Now, for better or worse, these ghosts are gone. This year Christmas in hospital will be one of four days – two of them a weekend, two statutory days – a holiday in name only, in most respects more like one of four dull Sundays in row. Patients will be cared for, with operating theatres taking emergencies and labs providing essential information grudgingly. Medical staff will be sober, and very thin on the ground. Santa, if he appears, will certainly be fully capable of walking round the hospital, and probably on double time, too.

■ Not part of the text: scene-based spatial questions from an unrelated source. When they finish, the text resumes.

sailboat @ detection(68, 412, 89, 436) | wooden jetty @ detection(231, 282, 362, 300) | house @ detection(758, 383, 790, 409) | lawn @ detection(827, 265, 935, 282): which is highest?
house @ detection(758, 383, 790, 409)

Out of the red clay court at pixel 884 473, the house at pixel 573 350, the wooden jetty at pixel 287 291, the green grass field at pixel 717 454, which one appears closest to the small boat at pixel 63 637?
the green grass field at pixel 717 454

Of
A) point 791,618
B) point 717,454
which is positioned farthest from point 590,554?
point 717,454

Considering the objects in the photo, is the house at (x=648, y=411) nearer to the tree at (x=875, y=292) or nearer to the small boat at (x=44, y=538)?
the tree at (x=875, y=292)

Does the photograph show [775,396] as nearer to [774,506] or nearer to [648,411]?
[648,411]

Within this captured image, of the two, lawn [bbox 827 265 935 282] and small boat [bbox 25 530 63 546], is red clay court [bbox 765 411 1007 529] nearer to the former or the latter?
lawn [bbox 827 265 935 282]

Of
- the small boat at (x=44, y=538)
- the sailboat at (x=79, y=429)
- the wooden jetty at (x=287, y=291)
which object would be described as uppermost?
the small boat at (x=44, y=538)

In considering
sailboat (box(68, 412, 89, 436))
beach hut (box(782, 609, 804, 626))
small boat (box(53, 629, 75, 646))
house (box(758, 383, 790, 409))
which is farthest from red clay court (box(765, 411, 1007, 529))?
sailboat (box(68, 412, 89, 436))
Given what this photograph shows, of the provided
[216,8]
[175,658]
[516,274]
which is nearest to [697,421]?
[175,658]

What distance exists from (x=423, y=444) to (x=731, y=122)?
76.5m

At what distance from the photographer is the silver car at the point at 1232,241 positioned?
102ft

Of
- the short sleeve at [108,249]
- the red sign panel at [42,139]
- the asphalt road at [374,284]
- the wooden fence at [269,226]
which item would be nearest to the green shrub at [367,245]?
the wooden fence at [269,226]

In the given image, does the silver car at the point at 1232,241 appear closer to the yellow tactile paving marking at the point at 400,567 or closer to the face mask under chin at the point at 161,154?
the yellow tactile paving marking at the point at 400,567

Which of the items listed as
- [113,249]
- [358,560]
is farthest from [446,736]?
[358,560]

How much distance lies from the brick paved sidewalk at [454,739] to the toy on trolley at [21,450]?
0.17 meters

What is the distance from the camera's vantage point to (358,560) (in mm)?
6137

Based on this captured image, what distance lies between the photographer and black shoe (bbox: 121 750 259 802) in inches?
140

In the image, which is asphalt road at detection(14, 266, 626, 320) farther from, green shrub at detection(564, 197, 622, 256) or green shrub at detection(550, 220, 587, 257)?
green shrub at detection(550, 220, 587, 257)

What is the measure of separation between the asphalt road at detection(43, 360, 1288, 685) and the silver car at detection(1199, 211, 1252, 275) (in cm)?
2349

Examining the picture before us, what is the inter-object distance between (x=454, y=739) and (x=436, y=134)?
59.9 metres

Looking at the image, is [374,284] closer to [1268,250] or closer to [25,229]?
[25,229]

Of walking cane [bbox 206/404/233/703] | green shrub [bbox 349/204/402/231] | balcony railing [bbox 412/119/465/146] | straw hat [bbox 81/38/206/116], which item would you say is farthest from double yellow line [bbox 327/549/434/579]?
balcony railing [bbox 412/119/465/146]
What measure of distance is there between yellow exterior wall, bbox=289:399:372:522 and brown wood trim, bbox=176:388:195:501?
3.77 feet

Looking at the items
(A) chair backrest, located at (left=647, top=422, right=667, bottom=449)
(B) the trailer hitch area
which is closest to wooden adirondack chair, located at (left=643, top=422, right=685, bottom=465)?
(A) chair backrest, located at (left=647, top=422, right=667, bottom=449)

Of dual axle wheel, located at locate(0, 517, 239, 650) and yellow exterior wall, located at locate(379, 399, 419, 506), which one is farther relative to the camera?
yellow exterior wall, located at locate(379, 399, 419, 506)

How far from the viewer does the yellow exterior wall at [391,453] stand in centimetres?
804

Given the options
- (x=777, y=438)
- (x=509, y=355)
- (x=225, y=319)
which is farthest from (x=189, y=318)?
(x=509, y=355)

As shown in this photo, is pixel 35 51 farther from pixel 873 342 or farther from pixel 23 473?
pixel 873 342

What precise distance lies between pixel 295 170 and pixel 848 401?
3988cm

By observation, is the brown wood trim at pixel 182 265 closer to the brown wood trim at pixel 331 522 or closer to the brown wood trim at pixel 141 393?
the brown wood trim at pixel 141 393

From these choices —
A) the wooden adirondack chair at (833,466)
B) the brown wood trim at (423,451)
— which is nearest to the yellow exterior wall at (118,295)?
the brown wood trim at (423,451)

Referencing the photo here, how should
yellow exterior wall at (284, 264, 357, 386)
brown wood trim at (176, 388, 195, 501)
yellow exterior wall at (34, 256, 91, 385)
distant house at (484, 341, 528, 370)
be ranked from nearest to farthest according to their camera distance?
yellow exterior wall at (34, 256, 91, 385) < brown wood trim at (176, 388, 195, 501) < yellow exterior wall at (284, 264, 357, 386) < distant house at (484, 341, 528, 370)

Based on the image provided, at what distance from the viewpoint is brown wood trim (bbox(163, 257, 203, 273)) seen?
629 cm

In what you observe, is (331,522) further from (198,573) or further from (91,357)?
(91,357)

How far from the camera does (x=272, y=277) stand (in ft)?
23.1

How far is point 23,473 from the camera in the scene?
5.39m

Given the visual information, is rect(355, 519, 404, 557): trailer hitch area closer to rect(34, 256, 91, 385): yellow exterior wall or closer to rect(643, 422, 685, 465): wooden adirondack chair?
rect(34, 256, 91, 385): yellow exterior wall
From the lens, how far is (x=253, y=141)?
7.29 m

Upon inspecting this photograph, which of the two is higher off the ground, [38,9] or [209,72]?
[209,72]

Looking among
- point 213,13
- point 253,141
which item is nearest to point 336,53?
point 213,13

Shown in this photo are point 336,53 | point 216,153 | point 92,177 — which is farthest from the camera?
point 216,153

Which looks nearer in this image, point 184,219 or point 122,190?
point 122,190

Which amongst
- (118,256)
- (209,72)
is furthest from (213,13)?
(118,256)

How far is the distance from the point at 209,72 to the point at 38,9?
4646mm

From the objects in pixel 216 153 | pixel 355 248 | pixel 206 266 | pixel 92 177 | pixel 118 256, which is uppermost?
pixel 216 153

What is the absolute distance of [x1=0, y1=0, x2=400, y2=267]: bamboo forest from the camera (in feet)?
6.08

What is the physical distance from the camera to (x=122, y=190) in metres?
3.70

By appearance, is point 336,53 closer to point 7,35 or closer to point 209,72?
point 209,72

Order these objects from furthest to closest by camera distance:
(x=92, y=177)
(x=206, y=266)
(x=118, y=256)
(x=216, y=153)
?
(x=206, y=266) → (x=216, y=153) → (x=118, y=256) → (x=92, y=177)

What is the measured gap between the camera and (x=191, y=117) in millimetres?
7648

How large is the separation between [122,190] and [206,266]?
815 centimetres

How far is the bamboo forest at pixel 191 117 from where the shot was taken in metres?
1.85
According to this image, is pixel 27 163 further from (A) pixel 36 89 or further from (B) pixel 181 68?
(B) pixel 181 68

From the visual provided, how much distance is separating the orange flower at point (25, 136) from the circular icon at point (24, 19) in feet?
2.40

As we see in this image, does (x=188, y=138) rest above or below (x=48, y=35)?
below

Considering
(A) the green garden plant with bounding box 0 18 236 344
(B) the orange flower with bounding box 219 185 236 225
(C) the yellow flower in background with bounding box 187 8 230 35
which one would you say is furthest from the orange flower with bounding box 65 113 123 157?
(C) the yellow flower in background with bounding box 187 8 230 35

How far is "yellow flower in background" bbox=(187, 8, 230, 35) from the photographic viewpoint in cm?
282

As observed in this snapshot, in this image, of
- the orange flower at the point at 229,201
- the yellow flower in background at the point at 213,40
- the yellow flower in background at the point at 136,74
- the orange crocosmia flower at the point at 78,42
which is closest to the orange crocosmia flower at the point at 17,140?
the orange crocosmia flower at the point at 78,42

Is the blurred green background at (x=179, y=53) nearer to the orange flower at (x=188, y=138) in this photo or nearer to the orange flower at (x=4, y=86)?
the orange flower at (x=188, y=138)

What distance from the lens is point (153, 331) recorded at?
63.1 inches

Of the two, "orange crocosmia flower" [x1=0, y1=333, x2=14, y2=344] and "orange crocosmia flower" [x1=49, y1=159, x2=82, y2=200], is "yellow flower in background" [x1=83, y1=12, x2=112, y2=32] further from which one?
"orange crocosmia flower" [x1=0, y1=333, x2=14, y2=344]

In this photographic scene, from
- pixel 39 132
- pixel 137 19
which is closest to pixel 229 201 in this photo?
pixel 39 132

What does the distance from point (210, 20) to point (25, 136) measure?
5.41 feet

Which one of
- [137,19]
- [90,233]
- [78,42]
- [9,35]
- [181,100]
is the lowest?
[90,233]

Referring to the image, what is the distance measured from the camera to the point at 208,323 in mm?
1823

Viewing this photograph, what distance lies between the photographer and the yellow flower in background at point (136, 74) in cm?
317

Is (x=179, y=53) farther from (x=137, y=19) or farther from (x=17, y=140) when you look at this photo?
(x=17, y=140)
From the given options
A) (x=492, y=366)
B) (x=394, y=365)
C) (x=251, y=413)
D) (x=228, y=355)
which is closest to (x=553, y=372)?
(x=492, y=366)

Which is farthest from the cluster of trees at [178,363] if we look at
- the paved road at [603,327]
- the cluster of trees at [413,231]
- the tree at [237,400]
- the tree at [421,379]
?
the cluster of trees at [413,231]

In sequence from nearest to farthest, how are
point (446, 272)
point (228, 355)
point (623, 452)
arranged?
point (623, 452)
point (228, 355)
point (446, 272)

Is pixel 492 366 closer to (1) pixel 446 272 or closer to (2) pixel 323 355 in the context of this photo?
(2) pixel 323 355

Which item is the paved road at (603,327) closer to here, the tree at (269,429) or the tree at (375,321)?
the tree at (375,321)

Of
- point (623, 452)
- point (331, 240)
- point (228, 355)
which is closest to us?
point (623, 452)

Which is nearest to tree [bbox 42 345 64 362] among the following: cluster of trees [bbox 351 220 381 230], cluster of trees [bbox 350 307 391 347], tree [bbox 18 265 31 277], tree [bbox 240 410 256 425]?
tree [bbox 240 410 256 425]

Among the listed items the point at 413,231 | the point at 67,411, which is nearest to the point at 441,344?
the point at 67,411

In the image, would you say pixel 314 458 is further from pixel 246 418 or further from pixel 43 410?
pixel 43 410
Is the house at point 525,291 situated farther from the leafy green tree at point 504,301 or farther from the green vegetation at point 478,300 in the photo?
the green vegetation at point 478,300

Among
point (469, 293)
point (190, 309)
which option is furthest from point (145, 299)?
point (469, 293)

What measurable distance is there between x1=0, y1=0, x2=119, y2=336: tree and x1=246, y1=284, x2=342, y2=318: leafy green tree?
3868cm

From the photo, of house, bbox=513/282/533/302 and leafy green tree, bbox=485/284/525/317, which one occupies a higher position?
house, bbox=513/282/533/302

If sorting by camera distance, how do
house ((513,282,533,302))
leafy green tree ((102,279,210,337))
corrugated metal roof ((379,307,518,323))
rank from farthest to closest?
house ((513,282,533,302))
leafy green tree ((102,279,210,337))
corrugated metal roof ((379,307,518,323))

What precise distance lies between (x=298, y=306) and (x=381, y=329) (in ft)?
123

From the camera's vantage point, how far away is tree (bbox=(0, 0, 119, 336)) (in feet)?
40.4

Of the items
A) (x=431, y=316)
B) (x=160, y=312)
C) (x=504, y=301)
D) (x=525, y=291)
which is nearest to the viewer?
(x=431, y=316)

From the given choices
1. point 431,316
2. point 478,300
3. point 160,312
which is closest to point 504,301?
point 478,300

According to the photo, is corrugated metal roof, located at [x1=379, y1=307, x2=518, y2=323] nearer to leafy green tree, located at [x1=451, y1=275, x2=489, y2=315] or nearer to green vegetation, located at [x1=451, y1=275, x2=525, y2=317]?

Better or worse? I’m not sure. Duller and safer, certainly. The presiding ghosts of Christmas present are risk management, health and safety at work, junior hospital doctors’ hours and – of course – policy guidelines on alcohol in the workplace. But you might still glimpse, at about five past midnight on Christmas morning, strolling along our shabby lower surgical corridor, a gallant, tipsy young doctor- subaltern, and on his arm the ghost of Florence Nightingale, her cheeks ever so slightly flushed.